After getting a referral from your primary care doctor to see a dermatologist, you eventually underwent a biopsy that revealed basal or squamous cell carcinoma (BCC or SCC, respectively). This is an exceedingly and, unfortunately, increasingly common scenario. If you are a fair-skinned American, your chance of developing one of these cancers is about 1 in 3. In fact, the numbers of all the BCCs and SCCs sum to more than all other types of cancers combined, with estimates of over 2 million cases occurring annually in the U.S. alone. The good news is that these cancers are rarely life-threatening and can usually be managed surgically in a fairly straightforward fashion. Because BCCs and SCCs typically occur in sun-exposed areas such as the face, your dermatologist has now recommended that you see a Mohs surgeon for complete removal of the tumor.

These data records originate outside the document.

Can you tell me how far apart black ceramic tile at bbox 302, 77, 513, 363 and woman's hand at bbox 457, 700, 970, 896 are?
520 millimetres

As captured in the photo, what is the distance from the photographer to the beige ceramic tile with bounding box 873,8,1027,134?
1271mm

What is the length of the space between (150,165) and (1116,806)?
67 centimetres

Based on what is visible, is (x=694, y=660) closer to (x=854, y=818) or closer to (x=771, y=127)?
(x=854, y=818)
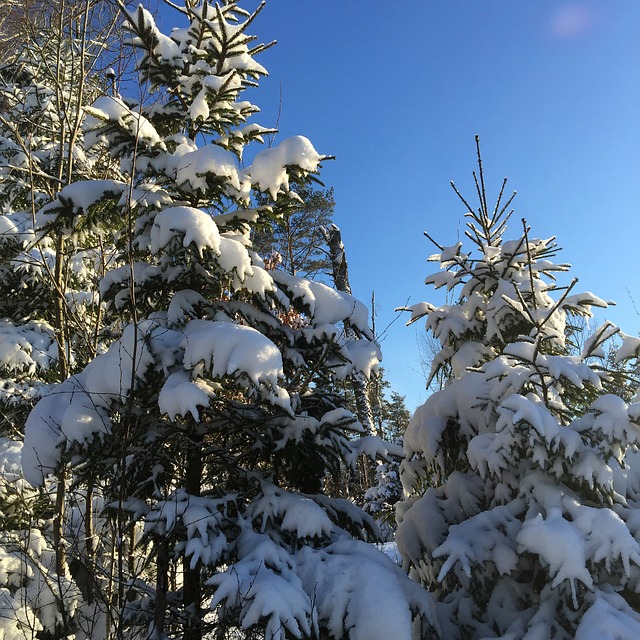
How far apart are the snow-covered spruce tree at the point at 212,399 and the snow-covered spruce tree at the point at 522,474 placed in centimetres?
50

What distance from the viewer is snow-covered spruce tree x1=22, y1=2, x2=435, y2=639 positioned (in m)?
2.98

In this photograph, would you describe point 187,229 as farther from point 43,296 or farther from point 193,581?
point 43,296

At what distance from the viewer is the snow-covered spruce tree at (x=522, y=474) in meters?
2.75

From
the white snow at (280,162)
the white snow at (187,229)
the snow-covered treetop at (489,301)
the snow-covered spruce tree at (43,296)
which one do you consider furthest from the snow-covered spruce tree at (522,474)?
the snow-covered spruce tree at (43,296)

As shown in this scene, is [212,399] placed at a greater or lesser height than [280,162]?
lesser

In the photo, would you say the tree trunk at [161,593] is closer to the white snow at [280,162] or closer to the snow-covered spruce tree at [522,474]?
the snow-covered spruce tree at [522,474]

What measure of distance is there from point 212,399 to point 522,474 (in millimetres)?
2372

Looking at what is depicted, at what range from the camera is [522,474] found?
3447mm

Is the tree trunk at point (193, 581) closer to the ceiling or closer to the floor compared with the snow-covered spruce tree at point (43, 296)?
closer to the floor

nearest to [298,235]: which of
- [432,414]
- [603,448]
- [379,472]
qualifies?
[379,472]

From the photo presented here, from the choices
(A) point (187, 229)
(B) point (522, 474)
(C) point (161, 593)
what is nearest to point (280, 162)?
(A) point (187, 229)

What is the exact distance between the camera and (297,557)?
3.32 meters

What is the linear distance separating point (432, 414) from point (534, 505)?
118cm

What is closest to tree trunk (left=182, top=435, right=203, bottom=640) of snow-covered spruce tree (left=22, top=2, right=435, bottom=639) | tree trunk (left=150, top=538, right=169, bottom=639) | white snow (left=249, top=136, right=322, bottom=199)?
snow-covered spruce tree (left=22, top=2, right=435, bottom=639)
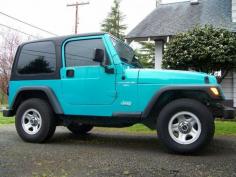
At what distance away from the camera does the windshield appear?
21.6 ft

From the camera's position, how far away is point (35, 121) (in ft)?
22.5

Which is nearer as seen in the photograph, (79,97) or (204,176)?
(204,176)

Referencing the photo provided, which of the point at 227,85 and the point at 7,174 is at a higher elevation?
the point at 227,85

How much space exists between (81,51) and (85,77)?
590mm

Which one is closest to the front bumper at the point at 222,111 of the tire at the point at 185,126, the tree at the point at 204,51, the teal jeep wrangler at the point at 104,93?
the teal jeep wrangler at the point at 104,93

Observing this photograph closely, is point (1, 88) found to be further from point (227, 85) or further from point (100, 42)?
point (100, 42)

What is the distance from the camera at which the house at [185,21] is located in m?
13.9

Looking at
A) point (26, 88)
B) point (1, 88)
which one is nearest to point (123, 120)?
point (26, 88)

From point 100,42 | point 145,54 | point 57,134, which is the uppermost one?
point 145,54

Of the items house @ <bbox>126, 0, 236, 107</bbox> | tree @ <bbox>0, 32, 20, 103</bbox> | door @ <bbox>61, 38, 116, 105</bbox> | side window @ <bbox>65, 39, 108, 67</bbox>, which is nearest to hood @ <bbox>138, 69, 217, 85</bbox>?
door @ <bbox>61, 38, 116, 105</bbox>

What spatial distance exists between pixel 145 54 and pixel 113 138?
33129mm

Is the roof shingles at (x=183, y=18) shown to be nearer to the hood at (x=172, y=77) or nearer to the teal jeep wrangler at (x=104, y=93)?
the teal jeep wrangler at (x=104, y=93)

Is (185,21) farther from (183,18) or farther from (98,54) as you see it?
(98,54)

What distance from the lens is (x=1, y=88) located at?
28.4 m
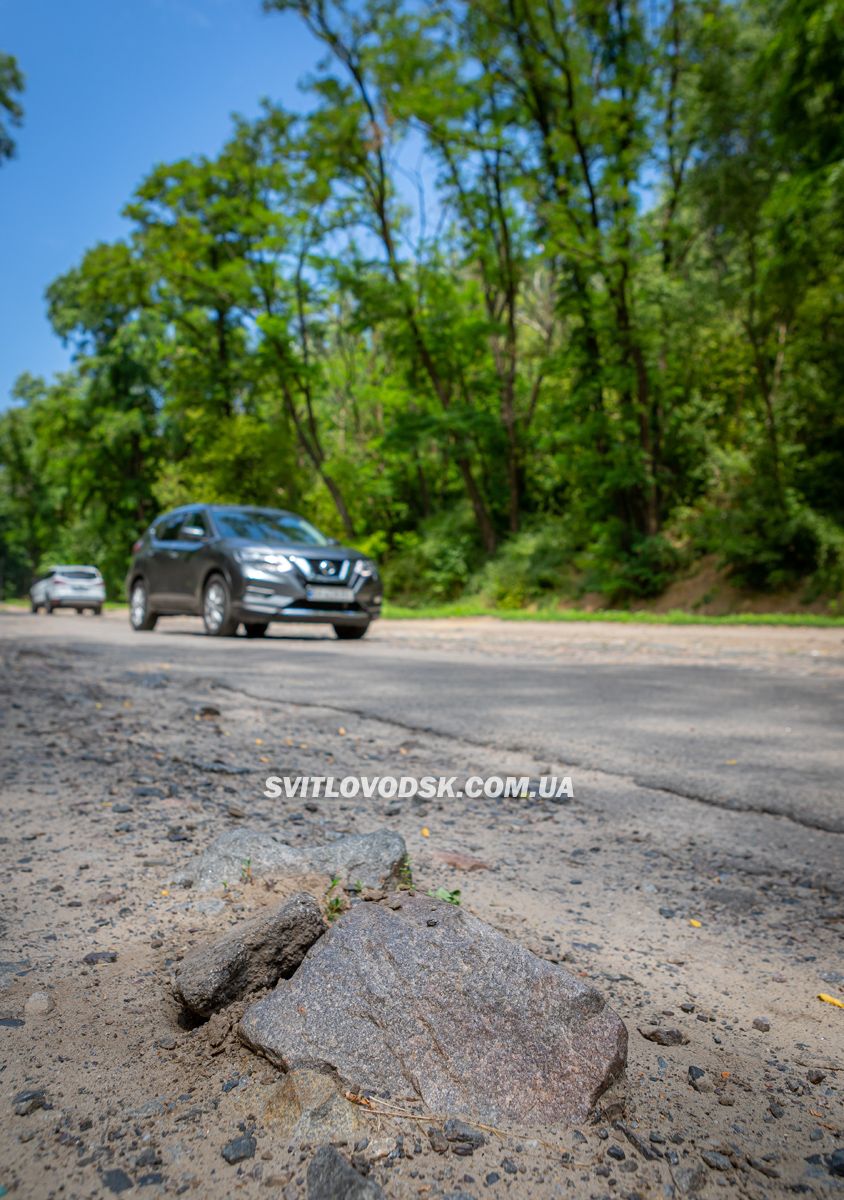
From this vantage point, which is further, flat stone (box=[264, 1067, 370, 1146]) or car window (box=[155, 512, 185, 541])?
car window (box=[155, 512, 185, 541])

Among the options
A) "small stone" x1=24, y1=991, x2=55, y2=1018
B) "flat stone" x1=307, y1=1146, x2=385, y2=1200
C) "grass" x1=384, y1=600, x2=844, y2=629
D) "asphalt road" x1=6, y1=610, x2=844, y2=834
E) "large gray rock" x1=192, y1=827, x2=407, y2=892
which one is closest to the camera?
"flat stone" x1=307, y1=1146, x2=385, y2=1200

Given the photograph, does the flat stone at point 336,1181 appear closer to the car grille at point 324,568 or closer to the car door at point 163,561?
the car grille at point 324,568

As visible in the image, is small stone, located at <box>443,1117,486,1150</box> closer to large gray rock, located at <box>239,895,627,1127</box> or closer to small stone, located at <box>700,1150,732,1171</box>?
large gray rock, located at <box>239,895,627,1127</box>

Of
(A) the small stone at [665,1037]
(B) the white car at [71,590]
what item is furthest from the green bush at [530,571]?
(A) the small stone at [665,1037]

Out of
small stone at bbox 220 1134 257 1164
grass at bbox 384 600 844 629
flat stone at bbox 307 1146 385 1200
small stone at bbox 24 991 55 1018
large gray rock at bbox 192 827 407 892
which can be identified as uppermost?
grass at bbox 384 600 844 629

So now you are referred to the third doctor in your journey, but when you look in the mirror, there just doesn’t seem to be anything there. There is a faint, barely noticeable, slightly depressed pink scar on the tip of your nose or on your cheek or your forehead where the dermatologist removed your biopsy; it feels better, it looks better, and so you begin to question why you should see the Mohs surgeon at all. You’re not alone, and when patients come to see me, this is almost always their first question – why should they have this procedure done if there is nothing left to see?
The truth is that, way more often than not, there are still portions of the tumor remaining. If left untreated, these small areas will likely continue to grow and may necessitate a much larger procedure. Remember that a biopsy is only a small sampling of what is there. Many things can mimic BCC and SCC, so if there is a growth on the tip of the nose or on the ear, the dermatologist has the goal of removing only enough skin for the pathologist to make an accurate diagnosis, not to remove the entire lesion. This is because if the spot does not turn out to be a skin cancer, we don’t want to leave you with an unnecessarily large scar or divot in a cosmetically sensitive area.
Despite the fact that there is not much there from the outside, BCCs and SCCs can grow in all directions – much like a beach ball – so that what you originally saw from the outside may only have been part of the tumor, and there might be just as much of the tumor under the skin as there was above the skin. While in a small percentage of cases it may be true that the biopsy has removed the tumor in its entirety, the potential repercussions of leaving tumor below the skin can be devastating. Normal skin grows over the biopsy site; meanwhile residual tumor may be lurking and go unnoticed for years. When it does finally show up again on your skin, the tiny mark on the surface may represent “the tip of the iceberg” – what was left behind grew and grew to something much larger than the original skin cancer you had when you first went to see your primary care doctor. Or worse, a SCC can travel beyond the skin to other parts of the body. At this point, what was originally a minor nuisance has now become a serious, life-threatening cancer. For this reason, we recommend additional treatment for essentially all tumors, regardless of what they look like from the outside.
The images accompanying this post are extreme examples and not typical for these cancers. However, believe your doctor when they say that there may very well be more than meets the eye when it comes to BCC and SCC. These tumors frequently can grow beyond what you see from the outside, and what appears to be normal skin surrounding the biopsy site may indeed be involved with the skin cancer.
One of the biggest advantages of Mohs surgery is that it allows the surgeon to start very small and excise tissue conservatively around the scar left behind after your biopsy. If there is indeed tumor left, the Mohs surgeon will see this under the microscope and be able to track it – making sure to remove all of the tumor while removing as little of the normal tissue as possible. So take care of your newly diagnosed BCC or SCC sooner rather than later and avoid letting things get out of hand.